Reproduce every line of the data below word for word, leaving out the pictures.

#### Dataset extract ####

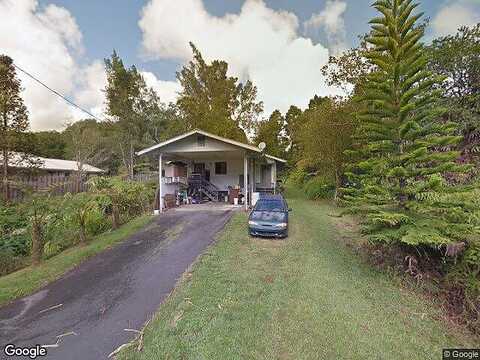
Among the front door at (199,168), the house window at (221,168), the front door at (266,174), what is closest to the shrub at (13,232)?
the front door at (199,168)

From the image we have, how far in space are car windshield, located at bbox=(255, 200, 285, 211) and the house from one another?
376 centimetres

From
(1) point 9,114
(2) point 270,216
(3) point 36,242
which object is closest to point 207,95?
(1) point 9,114

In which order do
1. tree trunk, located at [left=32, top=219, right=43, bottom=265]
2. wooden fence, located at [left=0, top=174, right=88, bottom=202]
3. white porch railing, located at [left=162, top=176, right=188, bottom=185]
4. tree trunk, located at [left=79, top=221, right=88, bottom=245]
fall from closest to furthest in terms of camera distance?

####

**Task response**
Among the front door at (199,168), the house window at (221,168), the front door at (266,174), what is closest to the shrub at (13,232)?
the front door at (199,168)

From the image we have, how far in space are car windshield, located at bbox=(255, 200, 285, 211) and the house from one another?
376 centimetres

From
(1) point 9,114
(2) point 270,216
(3) point 36,242
which object is closest to point 207,95?
(1) point 9,114

In which order do
1. tree trunk, located at [left=32, top=219, right=43, bottom=265]
2. wooden fence, located at [left=0, top=174, right=88, bottom=202]
3. white porch railing, located at [left=162, top=176, right=188, bottom=185]
4. tree trunk, located at [left=79, top=221, right=88, bottom=245]
fall from closest to furthest in terms of camera distance?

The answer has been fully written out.